SSH access to the Computer Laboratory
This page gives an overview of using ssh to connect to the Computer Laboratory systems. Throughout this page, we use the term ssh as a generic name for the client program implementing the SSH protocol. On Unix/Linux machines, the program is most likely OpenSSH; on Windows machines, it is typically PuTTY.
Internet traffic is neither private nor secure. To prevent intrusions or alterations, the data can be encrypted and connections between machines can be authenticated using cryptography.
Ssh encrypts data passed between hosts (e.g. a local user and a remote host) using a session key, which is a large number known only to the two hosts in question. The session key is different for each session and is agreed upon at the start of the session using a mathematical protocol. The session key is then used to encrypt the subsequent data passed between the two hosts. The net result of this is that the information transferred over the ssh connection cannot be intercepted and altered.
Despite that, the data is still vulnerable in at least two different ways. Firstly, the machine from which the connection is initiated could have been compromised — for example, a user's password for logging in to the remote host could be revealed by a keylogger. Secondly, the remote host could in fact be a different machine masquerading as the remote host. That machine could then capture or alter the data relayed to and from the real remote host without the user's knowledge — this is known as a 'man in the middle' attack.
For these reasons, ssh provides host and user authentication facilities, as well as encryption.
Host authentication is accomplished using a private/public key pair to which ssh connections can be made. Once the session key has been established (see above), the remote host uses its private host key to digitally sign the session key. The remote host then sends the signature along with its public key to the ssh program which verifies the signature and checks to see if the host's public key exists in the list of known hosts. If it does not, the ssh program generates a warning that the remote host is not known, or has had its key changed. Along with the warning, the ssh program will print a fingerprint of the host's public key. This gives the user the opportunity to verify that the public key is indeed that of the remote host the user is attempting to establish a connection to. The host key can be checked by looking it up through a secure channel.

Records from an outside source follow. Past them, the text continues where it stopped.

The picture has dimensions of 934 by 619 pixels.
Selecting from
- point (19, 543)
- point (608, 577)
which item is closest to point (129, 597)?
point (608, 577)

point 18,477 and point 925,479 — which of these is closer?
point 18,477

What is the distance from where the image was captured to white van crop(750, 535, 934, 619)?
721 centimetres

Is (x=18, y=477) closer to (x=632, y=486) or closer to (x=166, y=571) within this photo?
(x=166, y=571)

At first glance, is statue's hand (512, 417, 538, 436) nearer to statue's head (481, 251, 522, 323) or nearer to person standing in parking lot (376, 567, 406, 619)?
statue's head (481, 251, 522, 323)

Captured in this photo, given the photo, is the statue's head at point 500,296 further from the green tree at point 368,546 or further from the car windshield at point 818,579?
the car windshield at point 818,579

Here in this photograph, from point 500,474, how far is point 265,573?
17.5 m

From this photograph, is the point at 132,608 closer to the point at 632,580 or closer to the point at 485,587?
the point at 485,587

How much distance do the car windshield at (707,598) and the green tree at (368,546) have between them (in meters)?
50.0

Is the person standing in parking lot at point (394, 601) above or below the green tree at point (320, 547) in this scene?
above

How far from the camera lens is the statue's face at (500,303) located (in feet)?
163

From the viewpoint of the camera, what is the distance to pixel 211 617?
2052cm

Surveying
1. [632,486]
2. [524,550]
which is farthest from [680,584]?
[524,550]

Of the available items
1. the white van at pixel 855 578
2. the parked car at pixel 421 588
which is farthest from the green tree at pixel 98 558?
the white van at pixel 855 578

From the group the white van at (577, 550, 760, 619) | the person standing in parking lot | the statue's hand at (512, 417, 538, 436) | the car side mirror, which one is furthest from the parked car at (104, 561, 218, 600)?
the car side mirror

In addition to authenticating the remote host, ssh can assist in authenticating users. This is done using one-time passwords, Kerberos protocol, or using a private/public key pair for the user that works in a same way as host authentication.

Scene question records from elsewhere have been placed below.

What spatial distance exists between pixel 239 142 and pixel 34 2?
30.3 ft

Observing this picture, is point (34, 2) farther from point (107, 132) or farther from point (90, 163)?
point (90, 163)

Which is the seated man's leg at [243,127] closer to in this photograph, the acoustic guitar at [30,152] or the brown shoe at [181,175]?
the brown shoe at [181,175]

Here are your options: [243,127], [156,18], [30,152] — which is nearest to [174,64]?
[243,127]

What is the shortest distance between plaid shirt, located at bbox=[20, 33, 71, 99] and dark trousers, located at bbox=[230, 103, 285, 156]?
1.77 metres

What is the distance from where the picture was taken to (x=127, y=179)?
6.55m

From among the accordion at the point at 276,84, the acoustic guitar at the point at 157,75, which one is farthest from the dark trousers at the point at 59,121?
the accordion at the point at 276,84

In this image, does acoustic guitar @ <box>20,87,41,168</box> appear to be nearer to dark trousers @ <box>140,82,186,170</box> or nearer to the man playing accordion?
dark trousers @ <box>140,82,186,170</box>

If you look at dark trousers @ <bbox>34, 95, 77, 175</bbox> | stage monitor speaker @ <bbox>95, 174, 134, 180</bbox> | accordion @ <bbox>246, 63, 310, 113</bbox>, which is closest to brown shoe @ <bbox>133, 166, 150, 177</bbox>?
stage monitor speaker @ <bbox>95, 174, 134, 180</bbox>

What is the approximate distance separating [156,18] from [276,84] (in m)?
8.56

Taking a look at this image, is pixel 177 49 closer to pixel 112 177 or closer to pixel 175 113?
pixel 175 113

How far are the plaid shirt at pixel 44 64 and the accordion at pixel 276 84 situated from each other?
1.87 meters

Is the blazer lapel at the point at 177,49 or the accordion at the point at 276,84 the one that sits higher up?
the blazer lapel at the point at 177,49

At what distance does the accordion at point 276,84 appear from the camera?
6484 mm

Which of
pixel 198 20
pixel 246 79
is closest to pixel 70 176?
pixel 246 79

The security of the authentication depends entirely on keeping the private key secret. If the private key falls into the wrong hands, authentication is compromised, so private keys are generally secured with a passphrase — a phrase which is known only to the owner of the private key. Before ssh can use the private key to authenticate the user, it must first decrypt the key using the passphrase entered by the user.

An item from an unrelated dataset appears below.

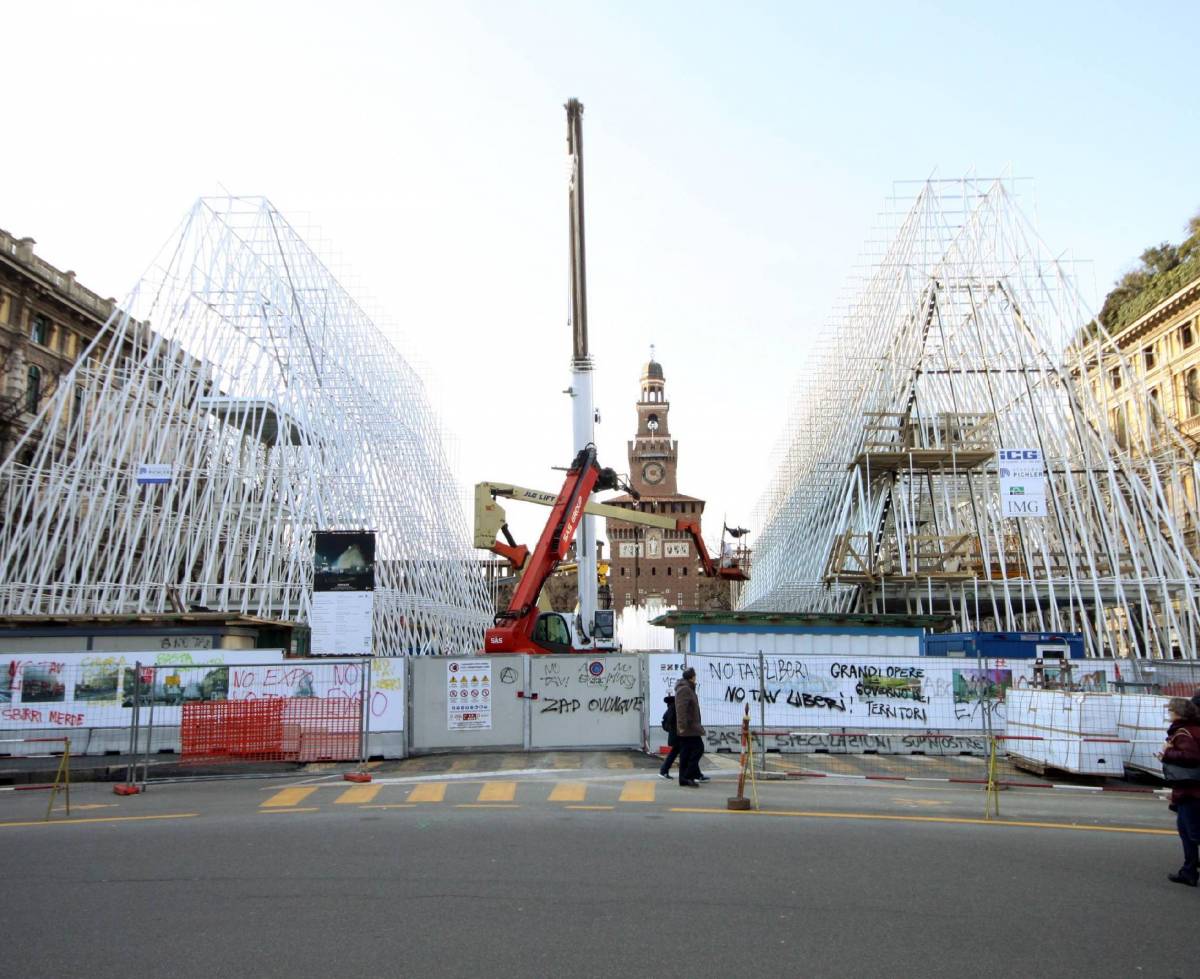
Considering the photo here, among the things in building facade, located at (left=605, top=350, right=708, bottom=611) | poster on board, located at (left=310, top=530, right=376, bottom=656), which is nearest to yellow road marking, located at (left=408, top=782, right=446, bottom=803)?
poster on board, located at (left=310, top=530, right=376, bottom=656)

Each public/private key pair should only be used to connect from one host machine (or, in the case of a managed network where a number of machines share common home directories, from that network of machines). The list of keys that are valid for connecting to Computer Lab machines are stored in each person's ~/.ssh/authorized_keys file on the remote host (where ~/ is a shell abbreviation for the home directory).
Multiple user key pairs
Since private keys can be compromised, it is a good idea to have one key pair for each system from which ssh connections are made. In the event that a compromise is suspected, the key can be replaced with minimal disruption. All private keys should have significantly different passphrases. Passphrases should also be fairly strong, as they are otherwise easily cracked by brute force attacks. There is no maximum character limit for a passphrase, so you can make it as long as you wish.
To minimise the exposure of the private key, it is best to generate it on the machine from which it will be used and never transfer it off that machine. The associated public key can then be transferred to the remote host and installed there.
The ssh client program encrypts communications to and from a remote host (in this case the Computer Lab machines). It also authenticates remote hosts by checking the hosts' public key against a list of known hosts' keys, and authenticates users using the one-time password, kerberos ticket, or the user's private key.
Users should have multiple public/private key pairs for different sets of hosts. The user's private keys are kept only on the hosts from which the connection is made and only the public part of the key pair is stored on the remote host. The list of public keys that can be used for authentication (and the names of the hosts they can be used from) is stored in the user's ~/.ssh/authorized_keys file on the remote host.
Private keys must be protected with a passphrase to be entered before the key can be used for authentication. There are various ssh-agent type programs that store decrypted private keys in a cache for re-use without requiring the passphrase to be entered again.